>>>
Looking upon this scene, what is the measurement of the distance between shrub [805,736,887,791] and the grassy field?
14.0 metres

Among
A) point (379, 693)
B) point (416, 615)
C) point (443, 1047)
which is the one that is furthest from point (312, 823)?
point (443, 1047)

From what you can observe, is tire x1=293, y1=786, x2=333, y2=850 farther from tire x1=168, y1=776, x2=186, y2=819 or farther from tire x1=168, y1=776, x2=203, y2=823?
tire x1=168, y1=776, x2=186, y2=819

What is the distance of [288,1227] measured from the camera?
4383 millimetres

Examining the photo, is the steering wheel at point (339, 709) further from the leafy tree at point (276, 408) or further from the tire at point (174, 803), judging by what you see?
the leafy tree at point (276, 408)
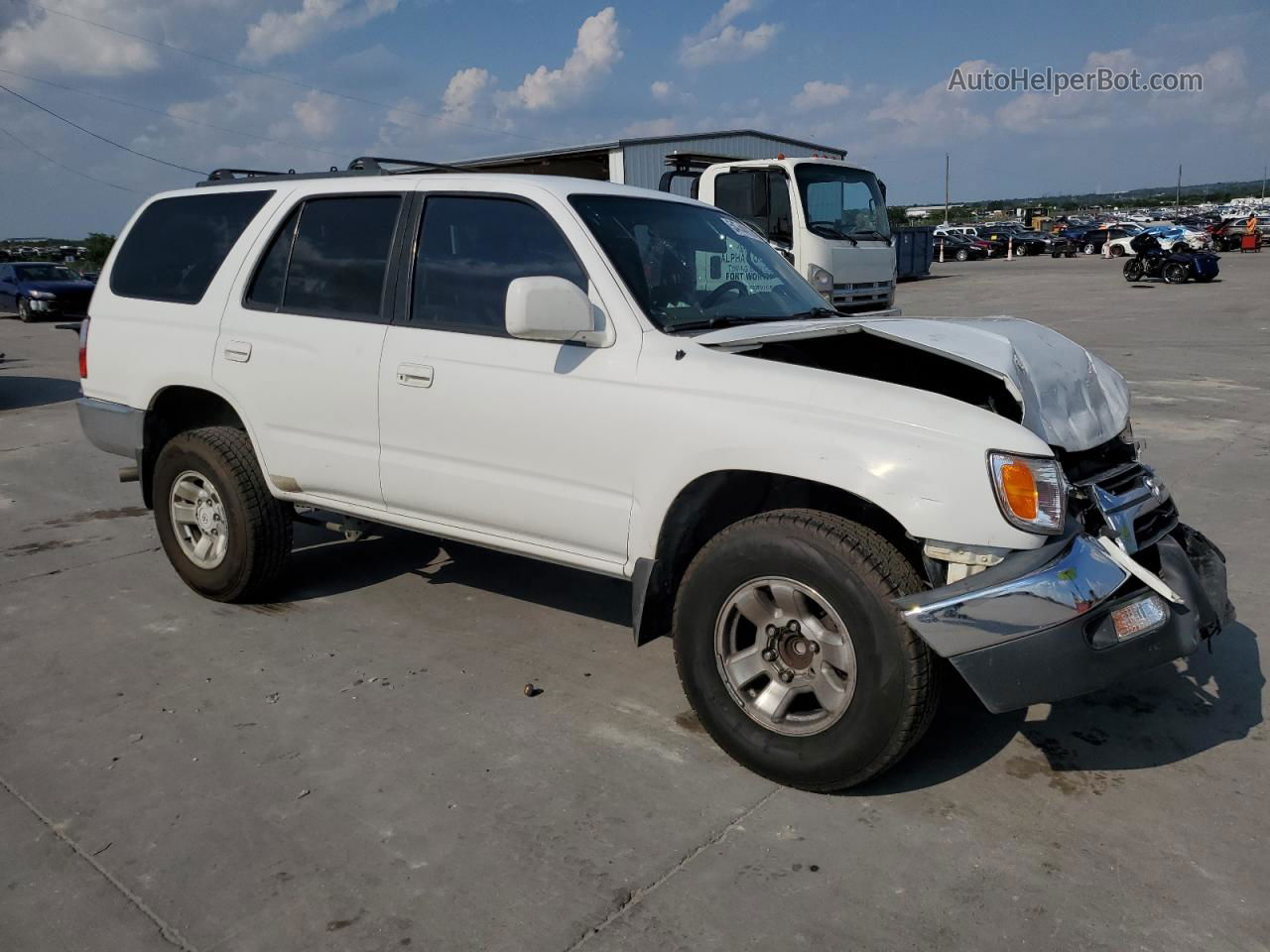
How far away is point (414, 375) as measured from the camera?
4051 millimetres

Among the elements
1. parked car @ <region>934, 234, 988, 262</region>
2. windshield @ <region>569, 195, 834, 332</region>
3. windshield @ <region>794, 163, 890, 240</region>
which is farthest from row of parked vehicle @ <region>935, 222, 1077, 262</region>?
windshield @ <region>569, 195, 834, 332</region>

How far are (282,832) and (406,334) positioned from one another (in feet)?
6.31

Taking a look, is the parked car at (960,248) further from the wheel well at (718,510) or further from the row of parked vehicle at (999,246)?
the wheel well at (718,510)

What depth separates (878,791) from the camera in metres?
Answer: 3.27

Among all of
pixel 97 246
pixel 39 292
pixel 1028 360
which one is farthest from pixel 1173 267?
Result: pixel 97 246

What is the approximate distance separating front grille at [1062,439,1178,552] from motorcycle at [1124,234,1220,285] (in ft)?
87.4

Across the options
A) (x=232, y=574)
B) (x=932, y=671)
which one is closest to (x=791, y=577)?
(x=932, y=671)

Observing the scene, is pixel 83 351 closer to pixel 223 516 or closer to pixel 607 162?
pixel 223 516

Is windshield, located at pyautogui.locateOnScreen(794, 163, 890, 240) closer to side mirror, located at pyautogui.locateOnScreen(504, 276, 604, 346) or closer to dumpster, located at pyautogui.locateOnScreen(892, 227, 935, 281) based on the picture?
side mirror, located at pyautogui.locateOnScreen(504, 276, 604, 346)

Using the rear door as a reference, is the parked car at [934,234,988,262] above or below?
above

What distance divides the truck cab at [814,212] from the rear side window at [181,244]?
319 inches

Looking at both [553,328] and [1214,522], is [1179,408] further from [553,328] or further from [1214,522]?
[553,328]

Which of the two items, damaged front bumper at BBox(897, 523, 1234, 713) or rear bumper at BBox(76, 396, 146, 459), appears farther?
rear bumper at BBox(76, 396, 146, 459)

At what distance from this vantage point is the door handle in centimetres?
402
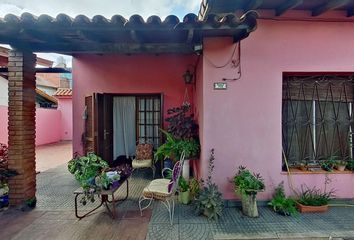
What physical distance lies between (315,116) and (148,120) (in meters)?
4.73

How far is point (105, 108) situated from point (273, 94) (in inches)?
186

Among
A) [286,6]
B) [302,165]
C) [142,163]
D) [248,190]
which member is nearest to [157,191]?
[248,190]

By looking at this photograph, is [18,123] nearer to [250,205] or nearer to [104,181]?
[104,181]

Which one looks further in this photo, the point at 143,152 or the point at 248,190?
the point at 143,152

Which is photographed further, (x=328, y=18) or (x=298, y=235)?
(x=328, y=18)

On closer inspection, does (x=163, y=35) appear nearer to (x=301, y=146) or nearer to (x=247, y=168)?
(x=247, y=168)

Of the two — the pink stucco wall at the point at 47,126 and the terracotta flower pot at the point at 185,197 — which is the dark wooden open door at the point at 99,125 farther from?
the pink stucco wall at the point at 47,126

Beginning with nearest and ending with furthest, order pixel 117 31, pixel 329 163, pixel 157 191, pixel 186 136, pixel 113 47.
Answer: pixel 117 31 → pixel 157 191 → pixel 113 47 → pixel 329 163 → pixel 186 136

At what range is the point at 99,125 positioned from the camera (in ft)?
21.0

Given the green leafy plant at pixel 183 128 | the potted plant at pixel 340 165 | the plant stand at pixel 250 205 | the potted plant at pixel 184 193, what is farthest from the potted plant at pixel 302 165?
the potted plant at pixel 184 193

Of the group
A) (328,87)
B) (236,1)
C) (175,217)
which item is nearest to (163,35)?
(236,1)

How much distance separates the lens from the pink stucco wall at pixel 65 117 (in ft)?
56.1

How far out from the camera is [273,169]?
4.40 meters

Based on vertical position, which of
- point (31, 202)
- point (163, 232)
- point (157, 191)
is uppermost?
point (157, 191)
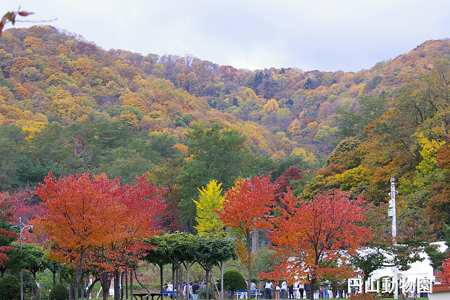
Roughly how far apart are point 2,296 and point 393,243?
18304mm

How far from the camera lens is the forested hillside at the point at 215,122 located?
117ft

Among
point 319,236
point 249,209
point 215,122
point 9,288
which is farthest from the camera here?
point 215,122

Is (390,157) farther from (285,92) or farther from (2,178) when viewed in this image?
(285,92)

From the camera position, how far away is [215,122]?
77250 millimetres

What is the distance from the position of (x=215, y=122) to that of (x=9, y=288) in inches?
2223

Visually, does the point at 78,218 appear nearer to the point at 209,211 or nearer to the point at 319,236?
the point at 319,236

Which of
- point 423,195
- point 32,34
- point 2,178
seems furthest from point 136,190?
point 32,34

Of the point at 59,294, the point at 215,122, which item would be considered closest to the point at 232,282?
the point at 59,294

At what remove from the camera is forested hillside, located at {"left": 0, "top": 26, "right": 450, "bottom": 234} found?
3553 centimetres

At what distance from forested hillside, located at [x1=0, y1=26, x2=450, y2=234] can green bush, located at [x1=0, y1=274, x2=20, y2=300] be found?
884 inches

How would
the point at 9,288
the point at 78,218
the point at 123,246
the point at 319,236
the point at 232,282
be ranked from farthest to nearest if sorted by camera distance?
the point at 232,282 < the point at 9,288 < the point at 123,246 < the point at 319,236 < the point at 78,218

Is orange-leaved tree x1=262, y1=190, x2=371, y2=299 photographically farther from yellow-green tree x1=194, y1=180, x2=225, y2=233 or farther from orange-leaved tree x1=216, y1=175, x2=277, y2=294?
yellow-green tree x1=194, y1=180, x2=225, y2=233

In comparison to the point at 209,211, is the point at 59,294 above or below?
below

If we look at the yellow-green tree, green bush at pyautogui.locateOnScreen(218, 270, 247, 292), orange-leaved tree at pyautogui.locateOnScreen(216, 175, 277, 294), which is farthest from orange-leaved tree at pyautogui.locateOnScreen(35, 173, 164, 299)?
the yellow-green tree
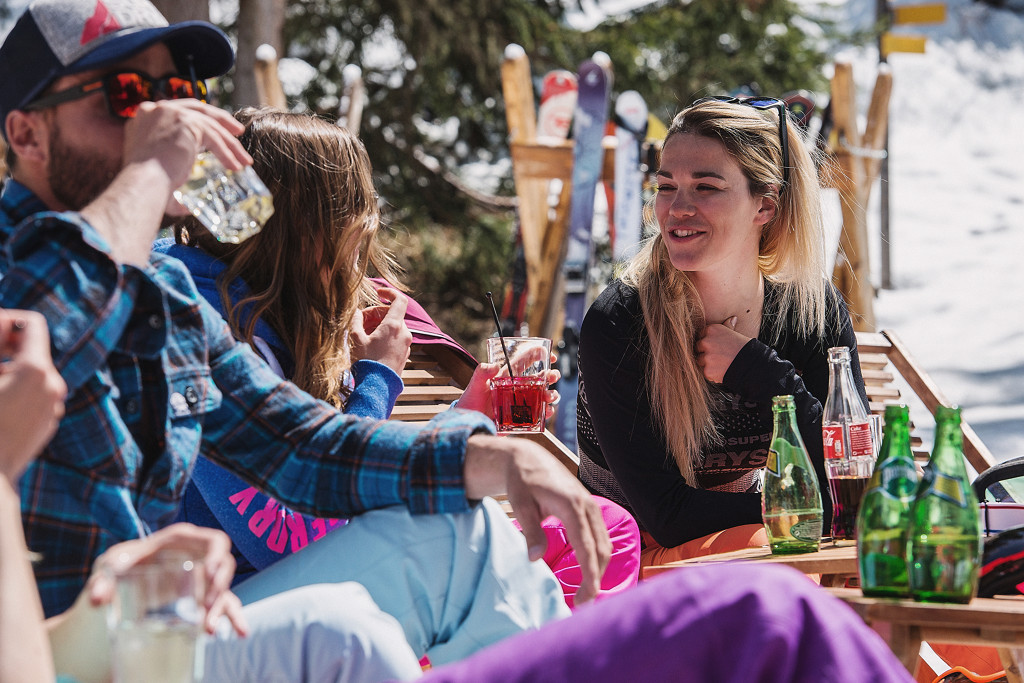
<<<
Set exercise:
Reproduce the lines above verbatim, from the first line through the line containing "4383 millimetres".

Solution for this task:
Looking upon this scene, what is the measurement of the distance between shrub [805,736,887,791] and the grassy field?
14.0 metres

Among
A) point (379, 693)
B) point (416, 615)
C) point (443, 1047)
which is the one that is furthest from point (312, 823)?
point (443, 1047)

From what you can observe, is tire x1=293, y1=786, x2=333, y2=850 farther from tire x1=168, y1=776, x2=186, y2=819 or farther from tire x1=168, y1=776, x2=203, y2=823?
tire x1=168, y1=776, x2=186, y2=819

What is the distance of [288,1227] measured from the camera?
4383 millimetres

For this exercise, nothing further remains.